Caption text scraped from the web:
****************
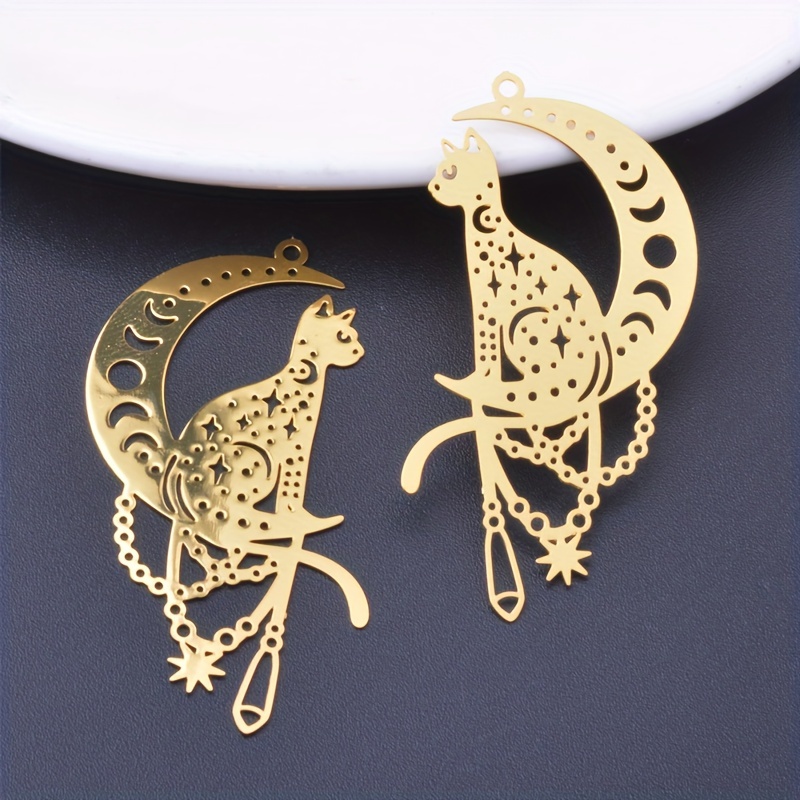 E-shop 6 Stk./Lot Messing Bemalte Mond und Katze Charms Anhänger Schmuck Ohrring Zubehör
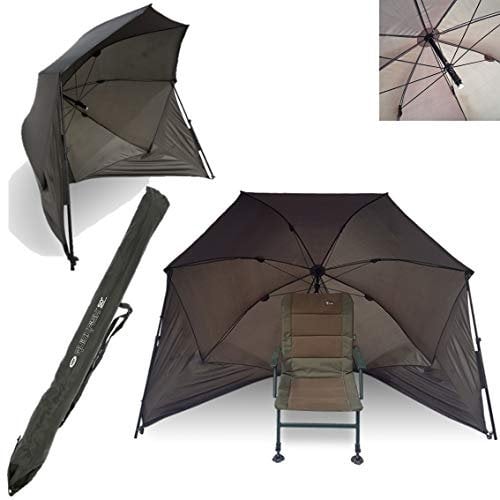 50 WATERPROOF BROLLY UMBRELLA CARP COARSE FISHING DAY SHELTER STORM SIDES POLES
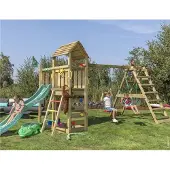 Jungle Gym Safari sekä kiipeilymoduuli, kaksi keinua ja tummanvihreä liukumäki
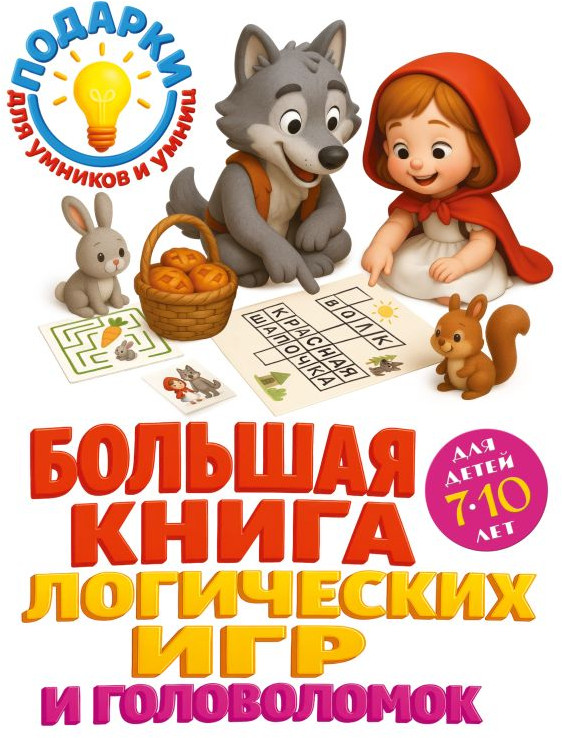 Большая книга логических игр и головоломок: для детей 7-10 лет | Подарки для умников и умниц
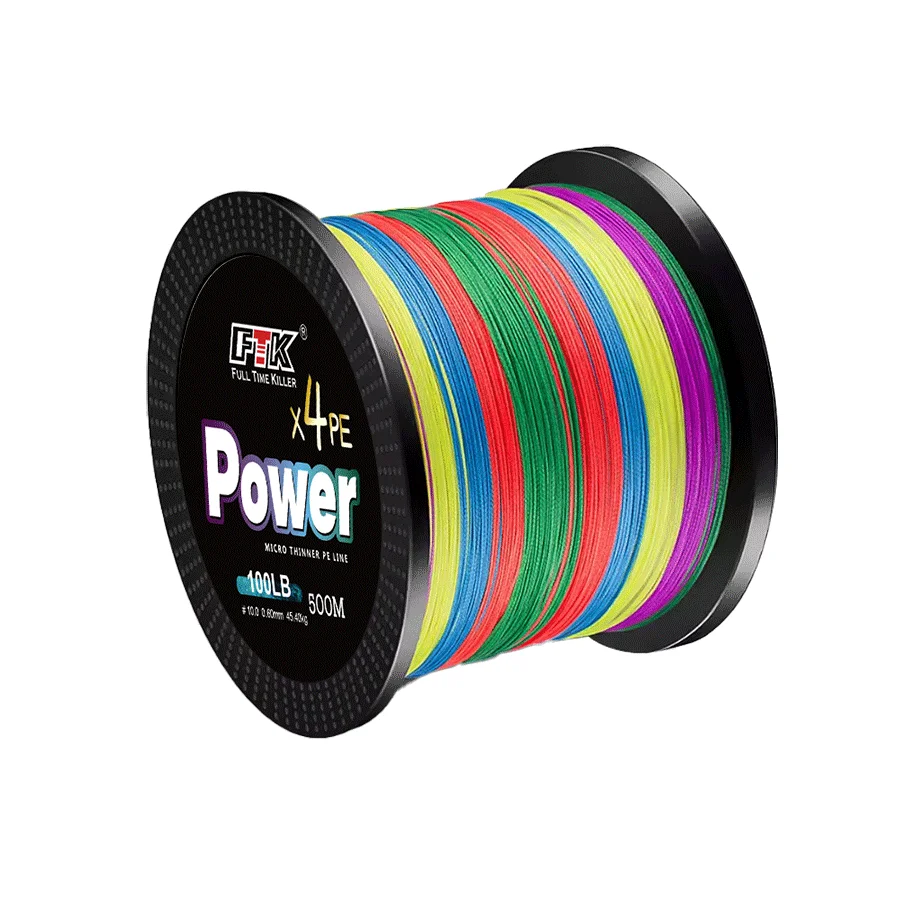 FTK-línea de pesca trenzada de 4 hebras, 300mm, 500m, multifilamento PE, Multicolor, superfuerte, para agua salada - imagen 4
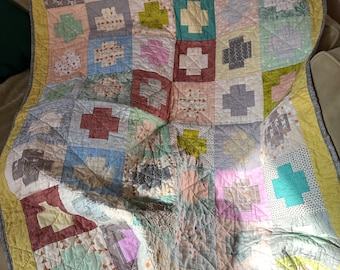 Sea positivo: edredón de bebé dulce y pequeño de retales de 38 x 48 pulgadas, edredón acogedor hecho a mano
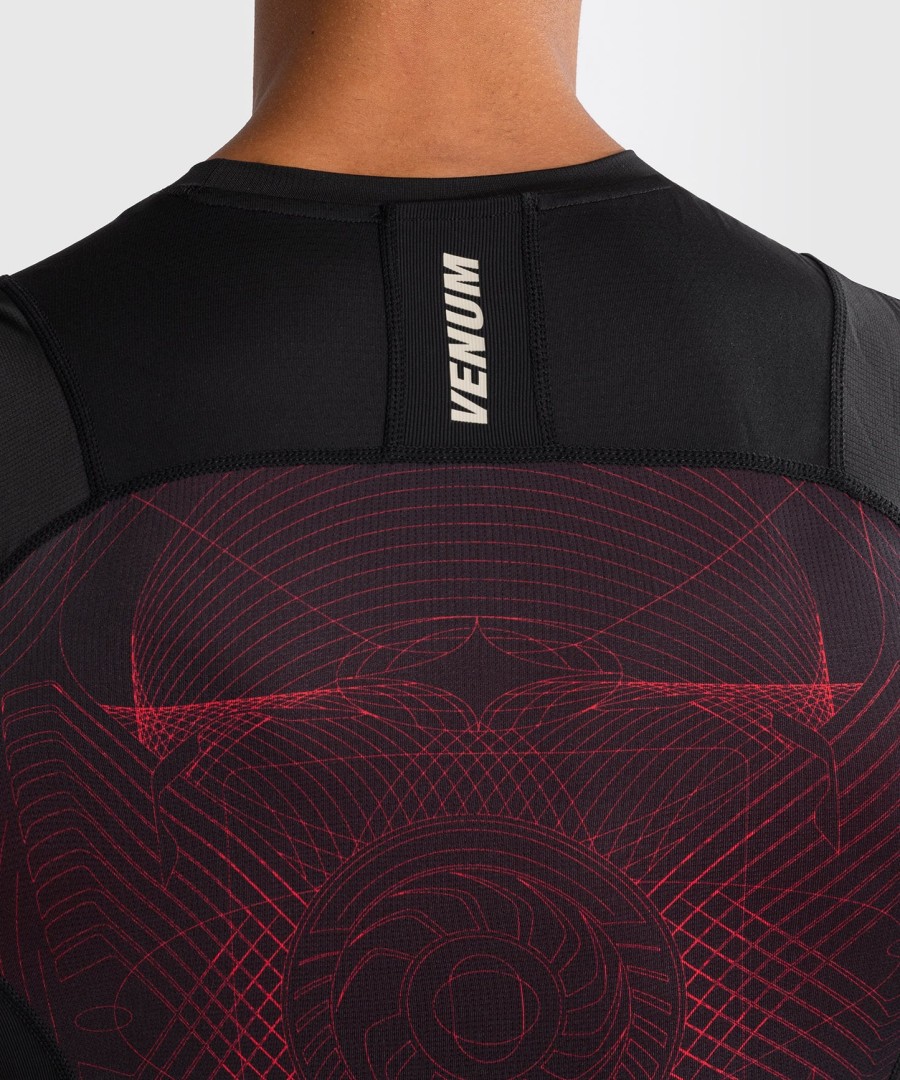camiseta de proteção solar sem mangas venum g-fit air para homem - preto profundovermelho fogo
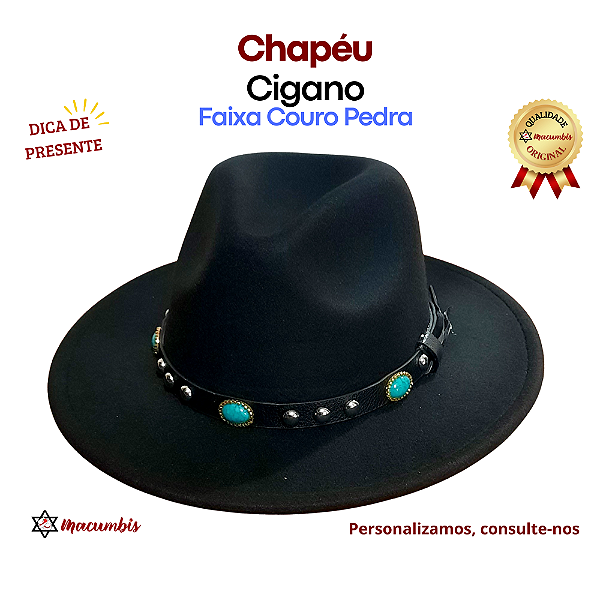 Chapeu Cigano Preto Feltro Faixa Couro e Pedra Umbanda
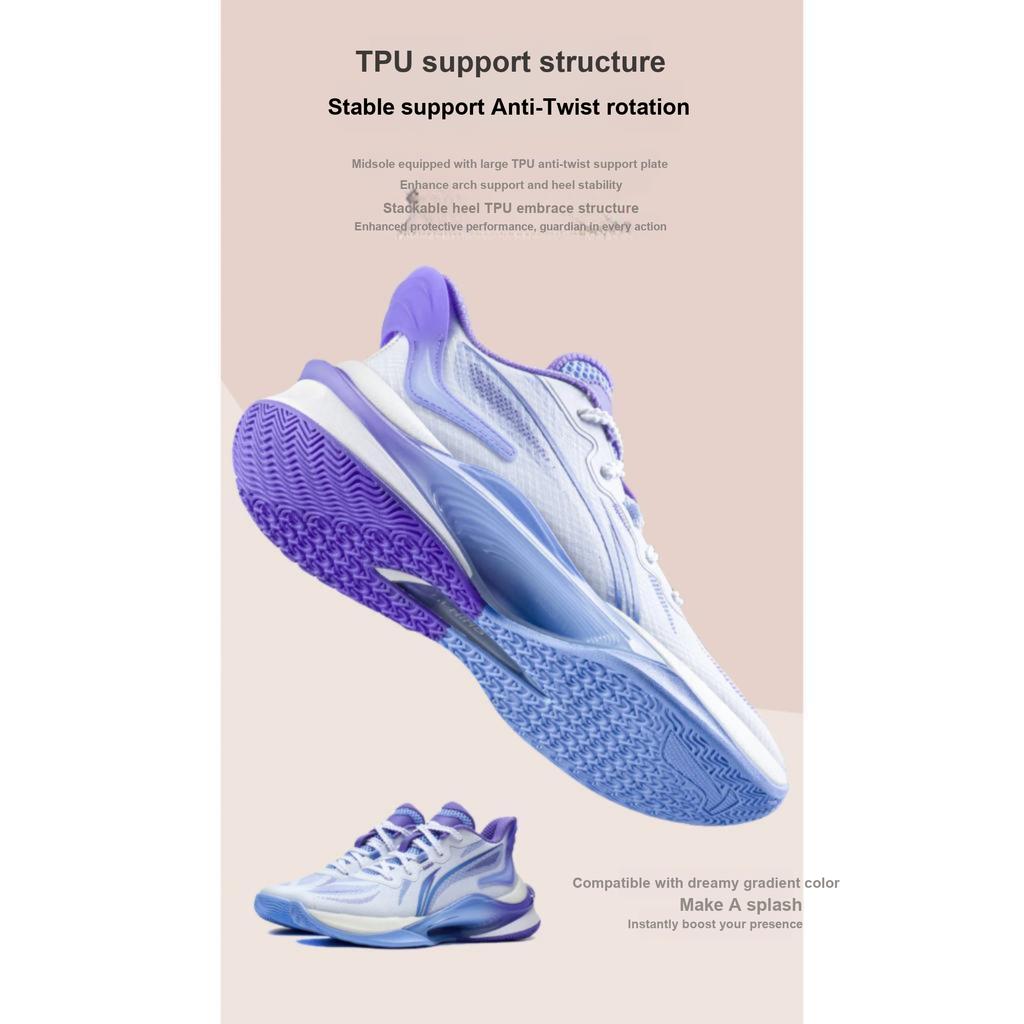 Li Ning Youth  Childrens Aurora Comfortable Versatile Breathable Low-Top Basketball Shoes Kids sneakers Standard-White Flower-Blue YKBT052-1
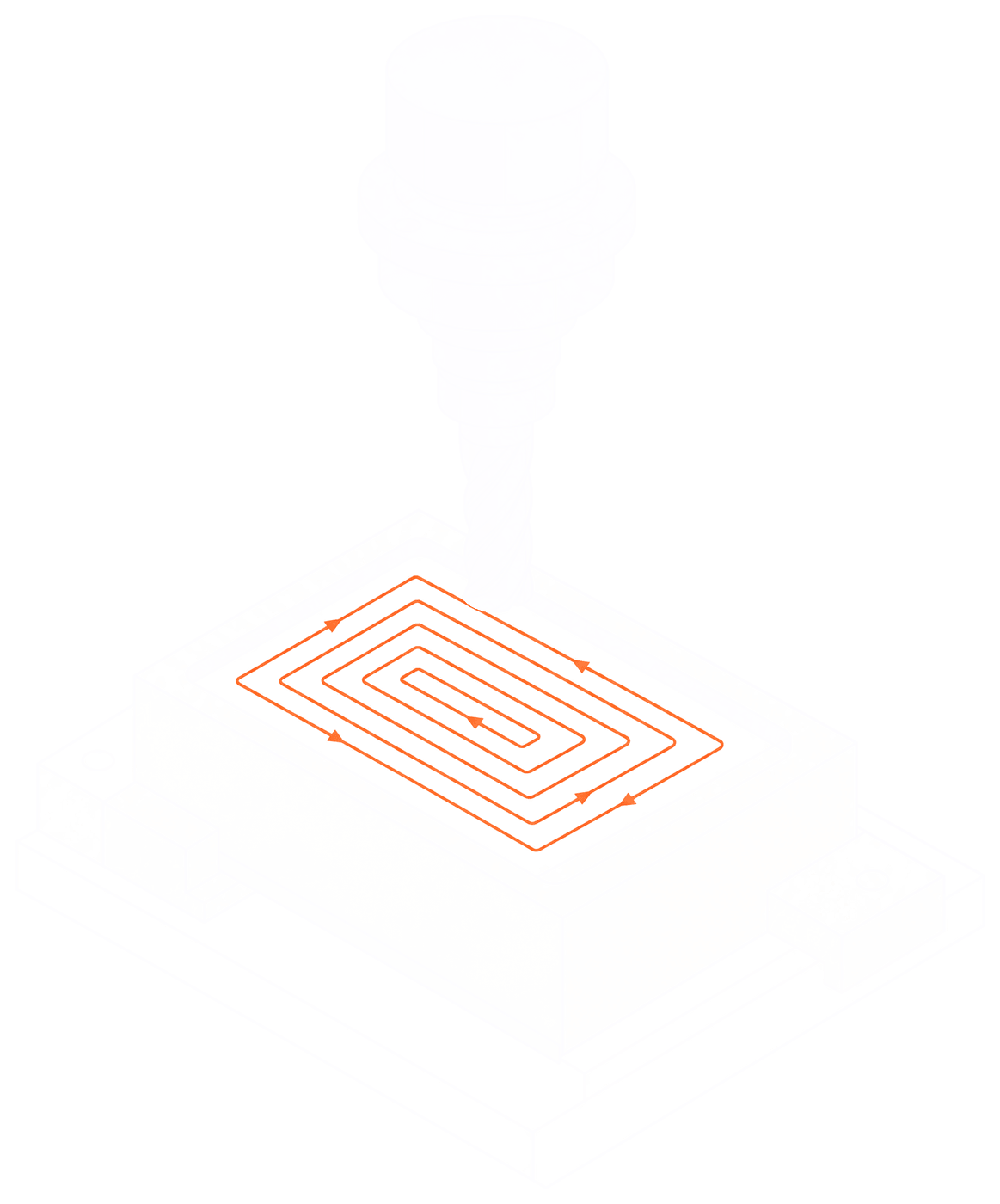 End mill with toolpath over a machined block
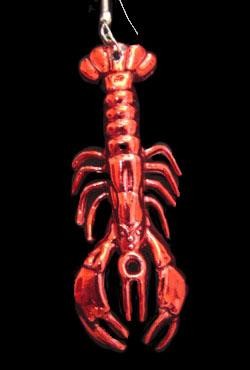 Metallic Red Crawfish/ Lobster Earrings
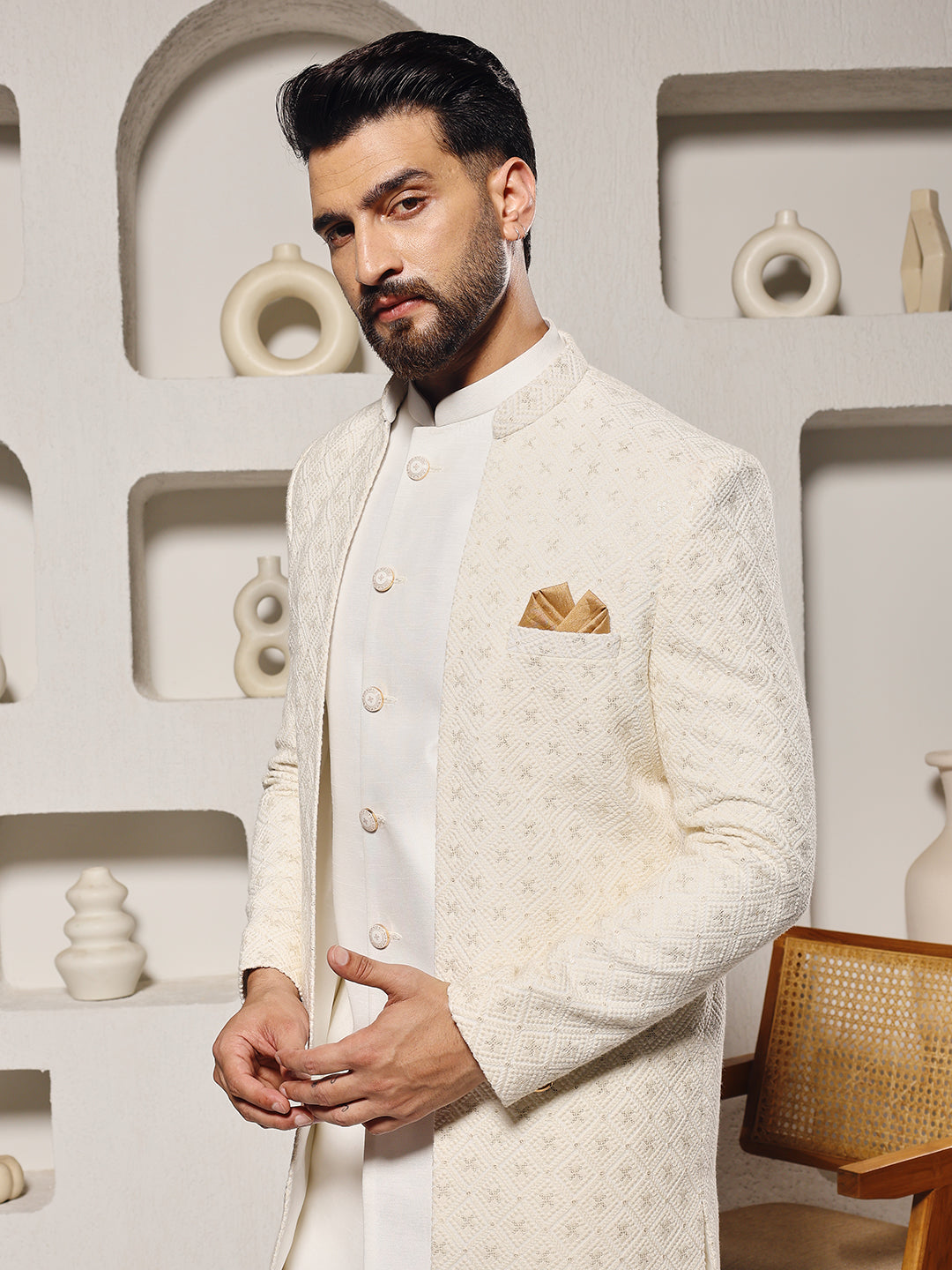 Off White Lucknowi 3 Piece Indowestern Set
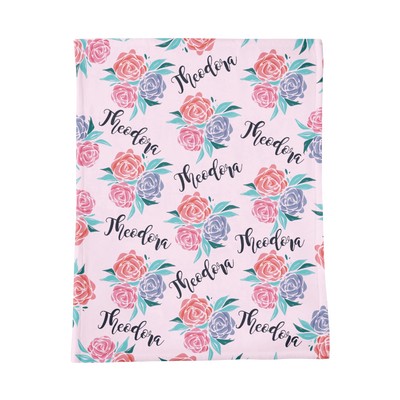 PERSONALIZED CUTE ROSES MINKY BLANKET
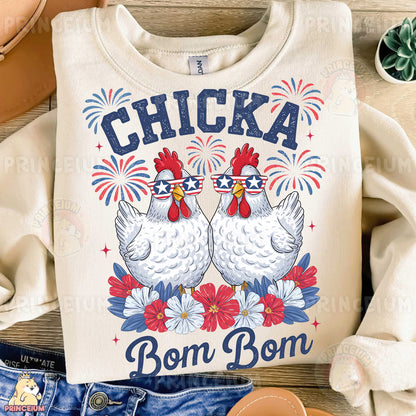 a white shirt with two chickens on it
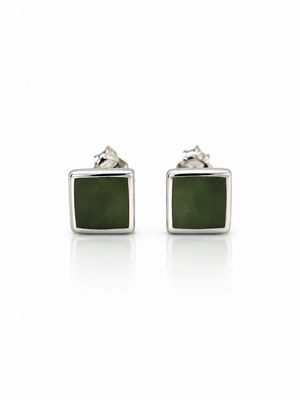 Moko Pounamu NZ Genuine Greenstone and Sterling Silver 5mm Square Stud Earrings - ES1S Moko Pounamu NZ Genuine Greenstone and Sterling Silver 5mm Square Stud Earrings - ES1S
****************
_WORK TO COMPLETE_:
Copy out the records from the beginning through the line containing "Li Ning Youth", including that line, and leave out the pictures.

_TASK RESULT_:
 E-shop 6 Stk./Lot Messing Bemalte Mond und Katze Charms Anhänger Schmuck Ohrring Zubehör
 50 WATERPROOF BROLLY UMBRELLA CARP COARSE FISHING DAY SHELTER STORM SIDES POLES
 Jungle Gym Safari sekä kiipeilymoduuli, kaksi keinua ja tummanvihreä liukumäki
 Большая книга логических игр и головоломок: для детей 7-10 лет | Подарки для умников и умниц
 FTK-línea de pesca trenzada de 4 hebras, 300mm, 500m, multifilamento PE, Multicolor, superfuerte, para agua salada - imagen 4
 Sea positivo: edredón de bebé dulce y pequeño de retales de 38 x 48 pulgadas, edredón acogedor hecho a mano
camiseta de proteção solar sem mangas venum g-fit air para homem - preto profundovermelho fogo
 Chapeu Cigano Preto Feltro Faixa Couro e Pedra Umbanda
 Li Ning Youth  Childrens Aurora Comfortable Versatile Breathable Low-Top Basketball Shoes Kids sneakers Standard-White Flower-Blue YKBT052-1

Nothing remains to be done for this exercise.